Put together a vintage style sewing kit to catch and fasion emergency.
Are you supplied, by the way, with a mending outfit? Every seamstress needs a work-bag, well fitted with the things she is likely to use.
Just the other day I saw a tiny sewing kit, which was the cutest thing imaginable! It was made of pink silk belting, held in shape by satin-covered cardboard sides. It was three inches long by two inches wide, just the dimensions of its little embroidery scissors, and less than one inch high, exactly the height, in fact, of its small aluminum thimble. But the finest thing about it was that it contained a complete mending outfit. There was a double fold of fine white flannel, an inch by an inch and a half, on one side of which were assorted needles, and on the other side a dozen small safety-pins. A tiny silk button-bag, an inch and a half square, held a few pearl buttons of different sizes and a dozen assorted hooks and eyes, both black and white.
Attached to one corner with a few strong stitches was a tiny emery. Loose in the bottom were six tiny cards, half an inch square, each wrapped with a few yards of thread (coarse and fine black and white cotton, black silk and black darning cotton). There was also a bodkin, a darning-needle, a roll of, perhaps, half a yard of narrow tape, and a ball of wax. Several large safety-pins completed the equipment.
This little sewing kit was carried by one of my friends on all her travels, because it could be slipped into even the smallest hand-bag. It provided always for the button suddenly missing from glove or underwear, the rip or rent in a garment, the mysterious hole in a stocking. If you should care to make one for yourself, I will tell you how to do it, but it would make a lovely present for you to give to mother or sister or your dearest friend.
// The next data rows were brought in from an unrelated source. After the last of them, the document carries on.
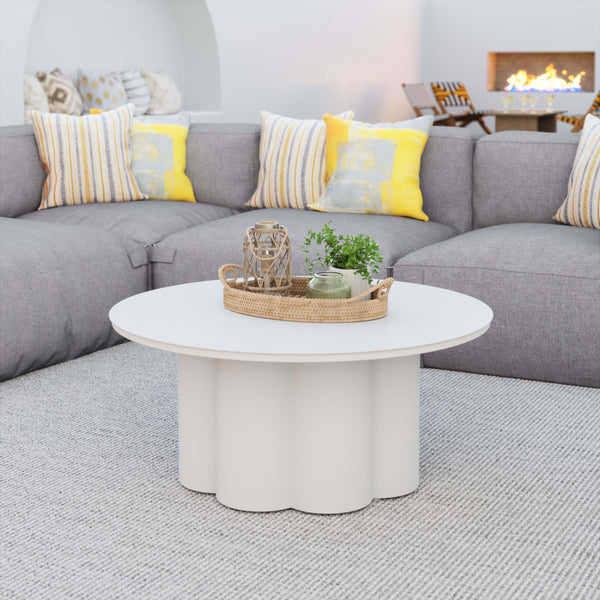 Home Fashion Palmier Coffee Table White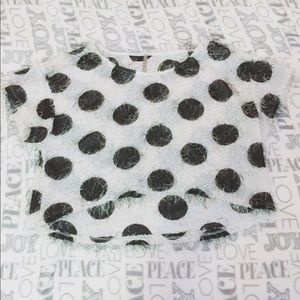 Polkadot Shirt High-Low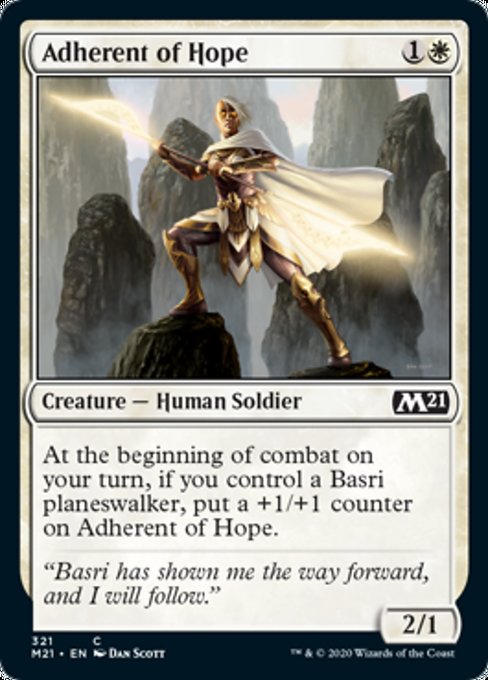 Adherent of Hope [Core Set 2021] | Empire Gaming NC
First lay your small embroidery scissors on a piece of paper and mark off their length. Then cut an oblong from the paper half an inch longer than the scissors and three-quarters of an inch wide, and round off the corners. This is your pattern, and by it you must cut four pieces of cardboard just the same size. Cover each piece smoothly on one side with plain silk, catching the edges down with crisscross stitches. Now place the uncovered sides of two pieces together and overcast them neatly. Do the same with the other two pieces and your two sides are finished.
A piece of silk belting of the same shade is needed for the body of the case. It must, of course, be a trifle wider than the handle of your scissors, for you do not want them to fit too snugly. Take one of the silk-covered sides in your hands, and fit the belting around the edge as shown in the illustration. Overhand from one side around both ends, leaving an opening at the top, along the edge, but allow the belting to lap about an inch to cover the opening. Hem the raw ends. Then whip neatly to the other cardboard side in the same way. The end of belting is left loose to lay over the opening when you are through. Lastly, fasten a piece of baby ribbon twelve inches long to the loose end of the belting, so that you can tie the case up.
Have I made all this clear? For example: if it takes nine inches to go around the side pieces nd lap, and jour scissors are one inch and three-quarters wide through the handles, then the belting, or other heavy ribbon, must be two inches wide and nine inches long.